Load averages can be very useful, but it's problematic to combine them with some...

heavenlyblue · on Aug 31, 2023

> as it's possible for all systems to decline traffic resulting in no available backends

I don't see why this is a problem? This is when we should start rejecting requests on the frontend

sethammons · on Aug 31, 2023

presumably you want your service to be up. If you can smooth the load out to other nodes, your service stays up. If you have a bad strategy, you start losing capacity as nodes get removed.

Let's say each node can handle 5k rps and you have 10 nodes. You can handle 50k rps. If you are receiving 40k rps, a good strategy will put each node at 80% capacity. A bad strategy will knock a node out, reducing your total capacity, putting extra pressure on the rest of the system, causing more failures, and more pressure. This is called a thundering herd.

At some point, your only option is load shedding. But with a bad LB strategy, you start load shedding much much earlier than you should. This is a bad experience for customers that is avoidable with good LB strategies.

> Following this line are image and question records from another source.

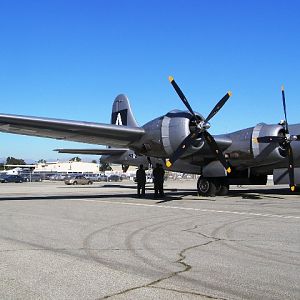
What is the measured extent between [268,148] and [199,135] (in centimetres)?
359

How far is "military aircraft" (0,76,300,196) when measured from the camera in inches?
679

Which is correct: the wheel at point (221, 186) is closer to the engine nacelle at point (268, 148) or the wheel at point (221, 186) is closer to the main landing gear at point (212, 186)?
the main landing gear at point (212, 186)

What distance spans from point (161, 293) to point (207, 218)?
275 inches

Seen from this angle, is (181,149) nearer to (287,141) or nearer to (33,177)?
(287,141)

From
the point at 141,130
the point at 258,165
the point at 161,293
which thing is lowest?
the point at 161,293

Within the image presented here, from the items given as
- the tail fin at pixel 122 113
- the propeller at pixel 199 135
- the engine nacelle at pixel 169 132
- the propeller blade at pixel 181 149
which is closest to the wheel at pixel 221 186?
the propeller at pixel 199 135

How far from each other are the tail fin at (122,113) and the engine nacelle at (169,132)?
942 cm

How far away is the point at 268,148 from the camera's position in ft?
62.2

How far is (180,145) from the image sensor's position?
1716cm

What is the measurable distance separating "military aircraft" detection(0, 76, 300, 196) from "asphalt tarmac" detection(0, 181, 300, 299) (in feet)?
21.0

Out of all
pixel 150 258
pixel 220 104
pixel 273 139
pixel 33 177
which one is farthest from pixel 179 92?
pixel 33 177

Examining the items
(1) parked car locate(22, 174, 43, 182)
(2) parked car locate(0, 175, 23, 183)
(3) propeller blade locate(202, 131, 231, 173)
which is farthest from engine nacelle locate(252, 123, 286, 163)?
(1) parked car locate(22, 174, 43, 182)

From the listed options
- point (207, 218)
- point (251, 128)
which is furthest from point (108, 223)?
point (251, 128)

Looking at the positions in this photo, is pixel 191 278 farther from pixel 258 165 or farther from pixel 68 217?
pixel 258 165
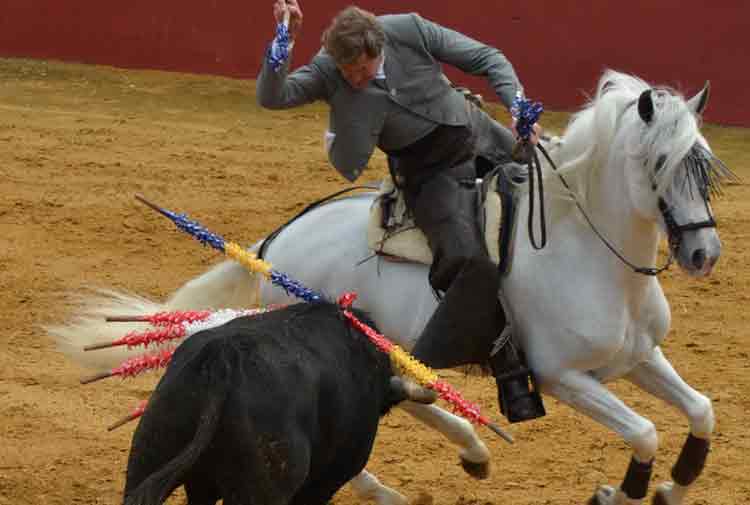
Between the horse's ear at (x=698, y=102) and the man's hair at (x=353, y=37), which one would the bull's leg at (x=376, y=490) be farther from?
the horse's ear at (x=698, y=102)

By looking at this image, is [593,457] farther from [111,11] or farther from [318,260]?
[111,11]

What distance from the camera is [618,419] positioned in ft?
17.7

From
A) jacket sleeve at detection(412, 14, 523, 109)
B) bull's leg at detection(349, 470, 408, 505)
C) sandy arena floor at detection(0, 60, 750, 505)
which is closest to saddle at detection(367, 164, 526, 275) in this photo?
jacket sleeve at detection(412, 14, 523, 109)

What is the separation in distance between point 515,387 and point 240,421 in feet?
5.47

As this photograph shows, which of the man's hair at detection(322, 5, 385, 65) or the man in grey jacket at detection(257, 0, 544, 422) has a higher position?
the man's hair at detection(322, 5, 385, 65)

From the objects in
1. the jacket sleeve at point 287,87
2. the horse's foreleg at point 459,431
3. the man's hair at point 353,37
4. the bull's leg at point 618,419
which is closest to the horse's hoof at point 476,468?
the horse's foreleg at point 459,431

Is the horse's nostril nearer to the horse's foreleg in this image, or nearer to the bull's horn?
the bull's horn

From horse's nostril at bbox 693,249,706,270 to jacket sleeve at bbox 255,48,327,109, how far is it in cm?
160

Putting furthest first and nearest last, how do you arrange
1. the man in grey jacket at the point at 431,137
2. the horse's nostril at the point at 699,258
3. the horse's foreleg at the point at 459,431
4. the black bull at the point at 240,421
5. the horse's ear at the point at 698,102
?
the horse's foreleg at the point at 459,431, the man in grey jacket at the point at 431,137, the horse's ear at the point at 698,102, the horse's nostril at the point at 699,258, the black bull at the point at 240,421

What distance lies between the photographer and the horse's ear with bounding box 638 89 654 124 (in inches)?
204

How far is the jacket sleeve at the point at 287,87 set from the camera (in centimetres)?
541

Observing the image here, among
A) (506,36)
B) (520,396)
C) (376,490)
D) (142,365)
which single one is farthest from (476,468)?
(506,36)

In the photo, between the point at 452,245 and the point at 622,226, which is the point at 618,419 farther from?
the point at 452,245

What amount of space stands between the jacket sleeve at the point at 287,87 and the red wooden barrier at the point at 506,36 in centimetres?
756
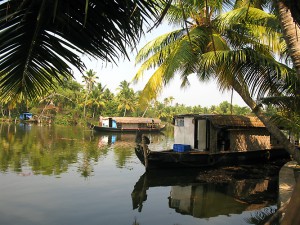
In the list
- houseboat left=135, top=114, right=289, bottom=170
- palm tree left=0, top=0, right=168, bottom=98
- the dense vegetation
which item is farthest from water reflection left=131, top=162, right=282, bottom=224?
the dense vegetation

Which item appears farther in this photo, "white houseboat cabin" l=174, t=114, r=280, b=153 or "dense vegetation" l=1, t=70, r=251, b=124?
"dense vegetation" l=1, t=70, r=251, b=124

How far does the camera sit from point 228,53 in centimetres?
672

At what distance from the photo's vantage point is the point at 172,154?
37.2 feet

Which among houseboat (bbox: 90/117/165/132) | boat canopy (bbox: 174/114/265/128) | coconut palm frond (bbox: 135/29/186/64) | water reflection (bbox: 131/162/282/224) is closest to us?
water reflection (bbox: 131/162/282/224)

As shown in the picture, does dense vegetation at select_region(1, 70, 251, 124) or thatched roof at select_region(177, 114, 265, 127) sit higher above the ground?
dense vegetation at select_region(1, 70, 251, 124)

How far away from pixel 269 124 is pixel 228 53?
89.3 inches

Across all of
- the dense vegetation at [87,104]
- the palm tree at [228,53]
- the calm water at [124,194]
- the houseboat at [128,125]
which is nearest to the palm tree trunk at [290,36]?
the palm tree at [228,53]

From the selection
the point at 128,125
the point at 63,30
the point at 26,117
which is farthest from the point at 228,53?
the point at 26,117

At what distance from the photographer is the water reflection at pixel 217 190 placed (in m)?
7.89

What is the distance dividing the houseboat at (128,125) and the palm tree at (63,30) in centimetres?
3044

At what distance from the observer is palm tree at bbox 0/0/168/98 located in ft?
4.05

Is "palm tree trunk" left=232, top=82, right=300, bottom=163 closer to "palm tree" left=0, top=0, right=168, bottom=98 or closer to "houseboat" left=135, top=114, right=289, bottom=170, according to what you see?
"houseboat" left=135, top=114, right=289, bottom=170

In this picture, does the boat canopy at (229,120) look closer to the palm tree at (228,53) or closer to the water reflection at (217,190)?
the water reflection at (217,190)

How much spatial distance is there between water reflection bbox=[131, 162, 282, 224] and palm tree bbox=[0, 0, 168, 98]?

ignoramous · on Sept 2, 2023

Fair. Our solution is to make sure a biased load balancer (like in TFA) isn't sending the workload towards a select few machines while others may be not be as over worked, in as simple way as possible.

We run load balancers in a fail open mode. As in, if every backend is excusing itself, then none are excused.

But as you point out, load balancing is a hairy beast unto itself.

paulmd · on Aug 31, 2023

and also spinning up additional instances on the backend

ignoramous · on Sept 2, 2023

> Load averages can be very useful, but it's problematic to combine them with something like readiness checks.

We don't use loadavg. The linked article in my parent comment makes the same point as you are (: